Thursday, March 26, 2009

March 26, 2009 Thursday



Manhattan Beach

El Porto - 42nd Street

9:00 am to 10:00 am

4' to 5', sets to 8'

High tide

Offshore breeze

Sunny with high clouds

Thrilling session



“Look at those waves,” I shouted to myself as I drove down the steep hill to the parking lot at El Porto, which is the north end of Manhattan Beach. The town sits on a sand dune, and houses and apartments are stacked up the hill to Highland Ave, which is the main street that parallels the beach. The buildings block the view of the surf from the road. As I turned left onto the last street at the north end of town and dropped down the hill I got my first clear view of the waves. Beautiful well formed “A” frames broke with spray arching off the tops, head high curls with surfers streaking down the faces in both directions. I knew it was going to be good after seeing glassy blue peaks all along my drive from Palos Verdes to Manhattan Beach. Torrance Beach looked good but smaller than yesterday. Hermosa Beach had good waves but I didn’t see anyone in the water. Both sides of the Manhattan Beach pier were crowded with surfers going down some beautiful peaks.

El Porto has a huge public parking lot that holds two hundred cars and at 8:30 am on a Thursday morning all spaces were taken. By luck, some guy pulled out allowing me to grab his spot. Parking is Manhattan Beach is absurd. The meters only take quarters or a special key that locals can purchase at city hall. A quarter only buys ten minutes, but I came prepared with four dollars of quarters in my pocket. I jumped out of the car and asked two guys who were suiting up,

“What time do the meters start?”

“9:00 am,” they said.

Great I have thirty minutes to take some pictures, suit up and get into the water at 9:00. I was offended that the parking regulations were dictating my surf session: get dress, wax up and the last thing before locking the car, drop nine quarters into the meter for a 90 minute session.

As I was suiting up, a guy walked up to the car next to me, wet and board in hand.

“I see the thing to do here is to end your session at 9:00 am,” I said to him.

“That’s right. There’s quite a crew of us here every morning at 6:15,” he said.

“Dawn patrol. You beat the crowd and park for free,” I responded. Next time that’s what I’m going to do. But this time of year it was still dark at 6:00 am, sunrise wasn’t until 7:00.

Fortunately clean peaks formed along the length of the beach, the surf was consistent with short lulls between sets, producing plenty of waves for everyone. I entered the water in front of the lifeguard tower at 42nd Street where a left peak was breaking and only a few guys out. The shape was perfect; well-formed peaks that slid from the apex and peeled in both directions. The waves gradually became steeper as they moved towards shore ending in collapsing curls in the sand. On my first wave, I turned into a head high swell that gently cruised along and then became steeper and faster as I moved closer to shore and I pulled out just before it broke on shore. I caught wave after wave, both lefts and rights. The crowd did cause me to be selective, but half the fun of this morning was watching the others coming down beautiful overhead blue-green walls. A few big sets came through which I judged to be eight-foot faces. I let the locals have those.

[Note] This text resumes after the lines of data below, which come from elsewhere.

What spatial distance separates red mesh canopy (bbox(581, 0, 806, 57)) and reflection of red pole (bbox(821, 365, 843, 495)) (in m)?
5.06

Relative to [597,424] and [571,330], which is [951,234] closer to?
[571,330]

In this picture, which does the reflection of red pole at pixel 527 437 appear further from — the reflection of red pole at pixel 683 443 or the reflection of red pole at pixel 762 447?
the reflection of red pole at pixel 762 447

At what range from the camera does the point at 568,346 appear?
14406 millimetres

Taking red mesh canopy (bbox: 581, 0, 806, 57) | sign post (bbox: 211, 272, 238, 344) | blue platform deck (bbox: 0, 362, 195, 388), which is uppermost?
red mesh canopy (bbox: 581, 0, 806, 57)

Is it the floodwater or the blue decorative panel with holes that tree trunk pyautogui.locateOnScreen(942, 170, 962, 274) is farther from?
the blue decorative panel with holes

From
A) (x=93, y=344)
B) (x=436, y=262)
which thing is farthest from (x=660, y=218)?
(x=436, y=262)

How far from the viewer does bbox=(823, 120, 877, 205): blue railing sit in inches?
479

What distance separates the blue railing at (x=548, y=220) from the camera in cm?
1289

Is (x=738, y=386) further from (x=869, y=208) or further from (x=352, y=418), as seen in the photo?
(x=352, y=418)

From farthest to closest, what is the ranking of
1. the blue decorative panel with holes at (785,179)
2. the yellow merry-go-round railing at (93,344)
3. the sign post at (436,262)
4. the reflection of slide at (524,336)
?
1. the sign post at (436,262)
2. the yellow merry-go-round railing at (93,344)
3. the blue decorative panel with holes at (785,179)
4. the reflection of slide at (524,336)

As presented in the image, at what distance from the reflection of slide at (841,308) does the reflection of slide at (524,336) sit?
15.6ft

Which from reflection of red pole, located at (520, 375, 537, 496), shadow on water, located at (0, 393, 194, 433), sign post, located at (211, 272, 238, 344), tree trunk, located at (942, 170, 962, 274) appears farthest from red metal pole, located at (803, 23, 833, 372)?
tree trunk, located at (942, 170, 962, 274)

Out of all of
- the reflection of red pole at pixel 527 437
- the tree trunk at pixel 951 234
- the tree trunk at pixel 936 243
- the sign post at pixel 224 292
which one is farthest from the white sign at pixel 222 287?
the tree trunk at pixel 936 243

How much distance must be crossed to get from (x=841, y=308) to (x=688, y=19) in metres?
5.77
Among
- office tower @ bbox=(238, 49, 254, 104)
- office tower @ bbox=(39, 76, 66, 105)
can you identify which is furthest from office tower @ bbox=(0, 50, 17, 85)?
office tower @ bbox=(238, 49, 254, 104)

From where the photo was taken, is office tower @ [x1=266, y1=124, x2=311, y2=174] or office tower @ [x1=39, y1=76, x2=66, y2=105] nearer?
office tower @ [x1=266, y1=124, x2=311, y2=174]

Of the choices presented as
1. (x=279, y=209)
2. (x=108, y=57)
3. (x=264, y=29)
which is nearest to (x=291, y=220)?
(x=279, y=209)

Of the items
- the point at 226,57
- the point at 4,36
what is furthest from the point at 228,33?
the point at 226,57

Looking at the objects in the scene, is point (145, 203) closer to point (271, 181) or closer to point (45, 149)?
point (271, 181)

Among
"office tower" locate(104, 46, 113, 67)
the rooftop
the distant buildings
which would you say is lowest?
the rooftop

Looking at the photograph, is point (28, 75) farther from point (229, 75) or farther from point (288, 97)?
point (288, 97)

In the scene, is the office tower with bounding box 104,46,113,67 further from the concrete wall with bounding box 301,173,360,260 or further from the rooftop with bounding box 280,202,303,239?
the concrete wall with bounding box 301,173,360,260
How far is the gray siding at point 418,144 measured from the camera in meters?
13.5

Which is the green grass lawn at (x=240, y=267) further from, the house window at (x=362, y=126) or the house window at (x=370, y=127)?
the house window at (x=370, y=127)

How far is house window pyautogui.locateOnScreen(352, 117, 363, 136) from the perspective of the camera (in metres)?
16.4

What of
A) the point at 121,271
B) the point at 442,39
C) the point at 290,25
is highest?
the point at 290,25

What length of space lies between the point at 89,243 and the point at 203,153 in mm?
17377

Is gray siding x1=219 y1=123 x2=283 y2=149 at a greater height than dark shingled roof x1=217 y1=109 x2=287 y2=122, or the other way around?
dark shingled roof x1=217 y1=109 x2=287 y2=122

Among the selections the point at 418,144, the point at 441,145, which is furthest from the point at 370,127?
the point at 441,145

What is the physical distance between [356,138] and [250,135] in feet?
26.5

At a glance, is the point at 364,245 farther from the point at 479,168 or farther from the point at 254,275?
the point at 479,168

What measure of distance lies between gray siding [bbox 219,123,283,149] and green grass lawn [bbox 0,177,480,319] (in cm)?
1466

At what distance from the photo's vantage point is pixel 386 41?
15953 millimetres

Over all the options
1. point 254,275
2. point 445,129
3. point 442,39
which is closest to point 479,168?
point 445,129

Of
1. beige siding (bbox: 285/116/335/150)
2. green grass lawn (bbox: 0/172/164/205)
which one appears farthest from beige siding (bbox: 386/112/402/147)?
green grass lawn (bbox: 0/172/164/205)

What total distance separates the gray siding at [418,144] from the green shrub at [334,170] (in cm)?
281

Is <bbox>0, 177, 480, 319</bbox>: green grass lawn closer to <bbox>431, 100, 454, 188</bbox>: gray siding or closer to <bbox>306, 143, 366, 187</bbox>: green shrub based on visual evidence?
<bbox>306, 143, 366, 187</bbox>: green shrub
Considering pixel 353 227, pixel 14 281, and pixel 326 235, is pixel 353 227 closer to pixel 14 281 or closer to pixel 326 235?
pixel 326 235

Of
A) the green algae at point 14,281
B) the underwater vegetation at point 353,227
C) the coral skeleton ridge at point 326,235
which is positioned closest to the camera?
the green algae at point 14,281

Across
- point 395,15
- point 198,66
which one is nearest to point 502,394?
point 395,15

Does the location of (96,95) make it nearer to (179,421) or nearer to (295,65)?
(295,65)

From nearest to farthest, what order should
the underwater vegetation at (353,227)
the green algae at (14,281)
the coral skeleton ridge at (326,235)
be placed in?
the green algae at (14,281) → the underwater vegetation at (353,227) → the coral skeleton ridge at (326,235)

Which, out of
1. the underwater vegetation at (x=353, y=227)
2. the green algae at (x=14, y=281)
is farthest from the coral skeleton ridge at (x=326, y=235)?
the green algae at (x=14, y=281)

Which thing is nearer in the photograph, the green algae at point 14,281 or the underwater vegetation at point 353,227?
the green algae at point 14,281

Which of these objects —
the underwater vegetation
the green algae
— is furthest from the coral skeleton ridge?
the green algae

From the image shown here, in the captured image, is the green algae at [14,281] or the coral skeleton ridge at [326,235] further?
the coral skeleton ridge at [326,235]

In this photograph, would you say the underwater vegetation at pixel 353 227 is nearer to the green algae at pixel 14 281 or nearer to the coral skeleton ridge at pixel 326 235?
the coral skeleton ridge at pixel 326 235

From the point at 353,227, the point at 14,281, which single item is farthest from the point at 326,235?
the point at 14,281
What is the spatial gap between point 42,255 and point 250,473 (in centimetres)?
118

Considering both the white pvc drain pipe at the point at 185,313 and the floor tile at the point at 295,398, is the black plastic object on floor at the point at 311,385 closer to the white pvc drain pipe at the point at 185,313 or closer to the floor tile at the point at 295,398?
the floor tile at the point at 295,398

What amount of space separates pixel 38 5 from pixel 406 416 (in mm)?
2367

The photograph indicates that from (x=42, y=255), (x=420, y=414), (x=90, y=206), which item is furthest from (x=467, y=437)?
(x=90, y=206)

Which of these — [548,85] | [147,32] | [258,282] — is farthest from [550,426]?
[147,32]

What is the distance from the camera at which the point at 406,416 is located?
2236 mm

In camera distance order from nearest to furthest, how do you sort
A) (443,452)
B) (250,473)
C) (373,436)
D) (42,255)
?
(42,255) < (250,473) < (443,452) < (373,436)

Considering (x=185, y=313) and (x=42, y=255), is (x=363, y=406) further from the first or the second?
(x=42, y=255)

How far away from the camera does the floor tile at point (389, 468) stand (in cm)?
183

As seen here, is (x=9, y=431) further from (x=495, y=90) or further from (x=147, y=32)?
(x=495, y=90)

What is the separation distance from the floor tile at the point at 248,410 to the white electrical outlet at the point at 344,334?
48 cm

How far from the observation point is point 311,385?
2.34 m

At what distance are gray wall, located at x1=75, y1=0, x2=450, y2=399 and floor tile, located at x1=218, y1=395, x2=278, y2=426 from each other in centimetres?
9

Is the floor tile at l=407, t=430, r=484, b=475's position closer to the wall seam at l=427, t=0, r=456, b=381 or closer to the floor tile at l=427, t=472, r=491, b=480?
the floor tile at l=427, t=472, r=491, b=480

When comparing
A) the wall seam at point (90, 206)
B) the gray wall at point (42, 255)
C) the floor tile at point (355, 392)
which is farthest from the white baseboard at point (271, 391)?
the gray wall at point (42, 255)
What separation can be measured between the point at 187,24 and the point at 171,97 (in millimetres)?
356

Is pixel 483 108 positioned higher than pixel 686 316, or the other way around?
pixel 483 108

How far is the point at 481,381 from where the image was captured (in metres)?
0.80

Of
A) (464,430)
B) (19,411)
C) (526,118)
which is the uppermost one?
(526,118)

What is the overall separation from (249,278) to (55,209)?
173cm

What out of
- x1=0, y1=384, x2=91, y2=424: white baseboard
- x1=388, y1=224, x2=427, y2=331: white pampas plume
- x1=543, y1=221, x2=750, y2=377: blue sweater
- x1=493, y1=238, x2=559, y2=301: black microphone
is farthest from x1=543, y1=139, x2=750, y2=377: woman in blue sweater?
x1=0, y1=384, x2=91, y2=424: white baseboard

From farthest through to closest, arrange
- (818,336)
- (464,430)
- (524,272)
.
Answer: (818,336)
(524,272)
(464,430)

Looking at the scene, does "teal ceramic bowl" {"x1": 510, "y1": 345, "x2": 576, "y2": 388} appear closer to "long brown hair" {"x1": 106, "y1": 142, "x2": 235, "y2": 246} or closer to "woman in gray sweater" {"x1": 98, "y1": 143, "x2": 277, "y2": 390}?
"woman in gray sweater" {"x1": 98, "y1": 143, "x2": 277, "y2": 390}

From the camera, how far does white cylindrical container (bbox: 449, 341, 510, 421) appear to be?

Here I was on a bright sunny clear day, slight offshore breeze blowing, watching the panoramic view from the mountains over Malibu, to the tankers moored off El Segundo to the Palos Verdes hills to the south. The water was warm and the waves were ideal. After an hour I called it quits. I wanted to make sure I still had time on the damn meter.

1 comment:

Mabel said...

Loren, when are you going to take us along? These surf sessions in So. Calif. are knockouts. c u in the lineup.